* _PROBLEM TO SOLVE_:
Write out again only the lines running from the one that contains "Which item is stone" to the end of the records below, including both the first and the last.

--- start ---

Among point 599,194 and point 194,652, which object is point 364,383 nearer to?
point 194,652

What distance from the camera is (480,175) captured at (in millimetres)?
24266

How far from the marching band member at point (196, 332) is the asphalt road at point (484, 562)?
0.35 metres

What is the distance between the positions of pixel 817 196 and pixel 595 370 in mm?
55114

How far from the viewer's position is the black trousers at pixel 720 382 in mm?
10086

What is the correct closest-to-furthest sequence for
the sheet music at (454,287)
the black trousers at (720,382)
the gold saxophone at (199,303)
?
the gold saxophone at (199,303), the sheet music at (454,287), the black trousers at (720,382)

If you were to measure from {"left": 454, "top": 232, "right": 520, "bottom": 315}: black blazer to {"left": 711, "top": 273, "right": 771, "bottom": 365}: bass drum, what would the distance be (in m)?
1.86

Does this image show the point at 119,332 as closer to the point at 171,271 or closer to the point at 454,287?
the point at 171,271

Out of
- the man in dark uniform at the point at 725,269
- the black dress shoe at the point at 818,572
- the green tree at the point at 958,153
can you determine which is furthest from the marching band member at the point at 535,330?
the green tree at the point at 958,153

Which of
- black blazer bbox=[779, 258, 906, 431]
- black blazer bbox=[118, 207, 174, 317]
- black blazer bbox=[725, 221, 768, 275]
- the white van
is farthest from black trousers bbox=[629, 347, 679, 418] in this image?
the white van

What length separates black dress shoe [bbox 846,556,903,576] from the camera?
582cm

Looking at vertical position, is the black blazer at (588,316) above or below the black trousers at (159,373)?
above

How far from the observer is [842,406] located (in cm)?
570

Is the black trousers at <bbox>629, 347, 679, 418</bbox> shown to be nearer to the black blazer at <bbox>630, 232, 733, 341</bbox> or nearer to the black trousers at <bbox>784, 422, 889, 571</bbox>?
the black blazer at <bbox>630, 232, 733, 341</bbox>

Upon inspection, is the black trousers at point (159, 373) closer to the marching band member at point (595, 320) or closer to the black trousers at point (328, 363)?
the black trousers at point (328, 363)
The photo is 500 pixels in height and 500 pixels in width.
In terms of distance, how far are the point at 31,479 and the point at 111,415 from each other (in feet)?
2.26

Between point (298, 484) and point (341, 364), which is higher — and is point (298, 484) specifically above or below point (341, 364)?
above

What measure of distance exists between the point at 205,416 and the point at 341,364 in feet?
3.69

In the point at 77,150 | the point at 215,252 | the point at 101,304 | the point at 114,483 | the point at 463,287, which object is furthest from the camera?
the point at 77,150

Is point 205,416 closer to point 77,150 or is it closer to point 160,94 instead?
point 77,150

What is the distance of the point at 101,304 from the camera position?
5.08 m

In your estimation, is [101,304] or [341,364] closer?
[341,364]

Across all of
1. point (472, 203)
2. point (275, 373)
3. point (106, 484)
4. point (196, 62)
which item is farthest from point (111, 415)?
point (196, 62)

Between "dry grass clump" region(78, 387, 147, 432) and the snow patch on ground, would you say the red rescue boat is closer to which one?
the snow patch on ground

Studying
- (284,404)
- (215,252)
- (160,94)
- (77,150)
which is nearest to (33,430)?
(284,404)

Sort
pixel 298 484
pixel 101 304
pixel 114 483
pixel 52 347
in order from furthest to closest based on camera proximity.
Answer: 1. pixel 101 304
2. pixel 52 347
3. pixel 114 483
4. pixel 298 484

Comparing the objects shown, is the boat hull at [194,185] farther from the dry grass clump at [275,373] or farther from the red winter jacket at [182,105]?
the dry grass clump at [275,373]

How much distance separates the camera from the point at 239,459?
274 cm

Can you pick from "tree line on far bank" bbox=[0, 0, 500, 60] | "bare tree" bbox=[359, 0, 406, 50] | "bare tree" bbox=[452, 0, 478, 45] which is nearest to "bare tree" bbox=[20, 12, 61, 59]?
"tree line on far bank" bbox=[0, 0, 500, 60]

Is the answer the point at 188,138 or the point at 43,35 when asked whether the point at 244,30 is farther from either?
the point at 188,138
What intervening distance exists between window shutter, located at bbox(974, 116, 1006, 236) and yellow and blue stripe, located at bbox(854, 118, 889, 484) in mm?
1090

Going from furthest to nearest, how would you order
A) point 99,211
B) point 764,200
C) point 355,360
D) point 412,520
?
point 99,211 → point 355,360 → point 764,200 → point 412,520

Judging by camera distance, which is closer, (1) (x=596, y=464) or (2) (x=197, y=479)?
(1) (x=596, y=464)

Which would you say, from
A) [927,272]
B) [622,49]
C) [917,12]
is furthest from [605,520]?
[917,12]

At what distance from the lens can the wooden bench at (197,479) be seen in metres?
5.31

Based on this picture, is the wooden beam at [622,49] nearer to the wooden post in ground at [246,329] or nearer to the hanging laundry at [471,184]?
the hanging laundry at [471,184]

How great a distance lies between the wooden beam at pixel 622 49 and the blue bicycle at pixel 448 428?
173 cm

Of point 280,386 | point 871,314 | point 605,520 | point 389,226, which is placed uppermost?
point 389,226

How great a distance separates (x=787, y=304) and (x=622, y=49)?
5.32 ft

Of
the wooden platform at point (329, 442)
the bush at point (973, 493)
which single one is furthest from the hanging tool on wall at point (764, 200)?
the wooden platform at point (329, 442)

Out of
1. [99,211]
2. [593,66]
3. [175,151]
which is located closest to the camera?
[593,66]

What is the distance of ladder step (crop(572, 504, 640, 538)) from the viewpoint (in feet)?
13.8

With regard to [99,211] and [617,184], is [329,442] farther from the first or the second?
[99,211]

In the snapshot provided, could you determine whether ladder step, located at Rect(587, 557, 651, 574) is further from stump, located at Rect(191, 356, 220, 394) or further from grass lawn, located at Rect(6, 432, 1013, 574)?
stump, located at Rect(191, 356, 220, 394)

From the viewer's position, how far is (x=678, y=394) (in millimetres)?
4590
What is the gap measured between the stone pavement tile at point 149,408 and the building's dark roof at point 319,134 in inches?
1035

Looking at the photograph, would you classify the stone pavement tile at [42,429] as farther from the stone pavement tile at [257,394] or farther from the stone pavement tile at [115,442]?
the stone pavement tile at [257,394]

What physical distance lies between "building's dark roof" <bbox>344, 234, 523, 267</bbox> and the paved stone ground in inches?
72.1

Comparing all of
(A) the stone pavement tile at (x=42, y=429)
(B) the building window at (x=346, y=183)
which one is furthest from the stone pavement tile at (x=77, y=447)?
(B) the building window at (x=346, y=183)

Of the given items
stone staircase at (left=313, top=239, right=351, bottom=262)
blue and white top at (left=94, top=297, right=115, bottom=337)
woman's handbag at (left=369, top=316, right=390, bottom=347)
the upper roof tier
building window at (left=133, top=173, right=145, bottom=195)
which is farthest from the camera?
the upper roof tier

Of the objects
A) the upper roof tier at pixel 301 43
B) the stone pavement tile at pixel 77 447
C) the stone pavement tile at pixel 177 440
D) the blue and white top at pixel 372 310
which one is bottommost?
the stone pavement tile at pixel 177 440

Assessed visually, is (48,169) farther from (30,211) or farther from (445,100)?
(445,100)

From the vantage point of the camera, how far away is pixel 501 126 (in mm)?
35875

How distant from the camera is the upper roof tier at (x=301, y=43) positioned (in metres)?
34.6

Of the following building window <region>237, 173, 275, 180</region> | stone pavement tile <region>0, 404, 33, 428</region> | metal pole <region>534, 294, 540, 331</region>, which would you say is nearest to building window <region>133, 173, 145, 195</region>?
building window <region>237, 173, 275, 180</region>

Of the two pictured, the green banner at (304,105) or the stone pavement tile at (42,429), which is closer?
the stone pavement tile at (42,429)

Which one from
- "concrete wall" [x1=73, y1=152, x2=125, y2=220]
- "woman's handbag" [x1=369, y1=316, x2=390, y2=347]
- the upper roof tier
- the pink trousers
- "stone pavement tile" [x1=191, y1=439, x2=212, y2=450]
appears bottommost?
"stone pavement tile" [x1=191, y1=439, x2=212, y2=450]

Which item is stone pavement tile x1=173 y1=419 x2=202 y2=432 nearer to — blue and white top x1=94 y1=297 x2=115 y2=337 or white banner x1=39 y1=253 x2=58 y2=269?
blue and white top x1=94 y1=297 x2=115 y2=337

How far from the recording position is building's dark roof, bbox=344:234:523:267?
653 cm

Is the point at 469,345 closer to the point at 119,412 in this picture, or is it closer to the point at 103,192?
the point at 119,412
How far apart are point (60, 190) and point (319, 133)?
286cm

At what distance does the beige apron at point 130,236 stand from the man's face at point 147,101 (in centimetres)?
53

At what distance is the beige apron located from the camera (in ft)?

--- end ---

* _ANSWER FOR THE TASK_:
Which item is stone pavement tile x1=173 y1=419 x2=202 y2=432 nearer to — blue and white top x1=94 y1=297 x2=115 y2=337 or white banner x1=39 y1=253 x2=58 y2=269?
blue and white top x1=94 y1=297 x2=115 y2=337

How far from the recording position is building's dark roof, bbox=344:234:523:267?
653 cm

Is the point at 469,345 closer to the point at 119,412 in this picture, or is it closer to the point at 103,192?
the point at 119,412
How far apart are point (60, 190) and point (319, 133)?
286cm

At what distance does the beige apron at point 130,236 stand from the man's face at point 147,101 (in centimetres)?
53

At what distance is the beige apron located from the camera (in ft)?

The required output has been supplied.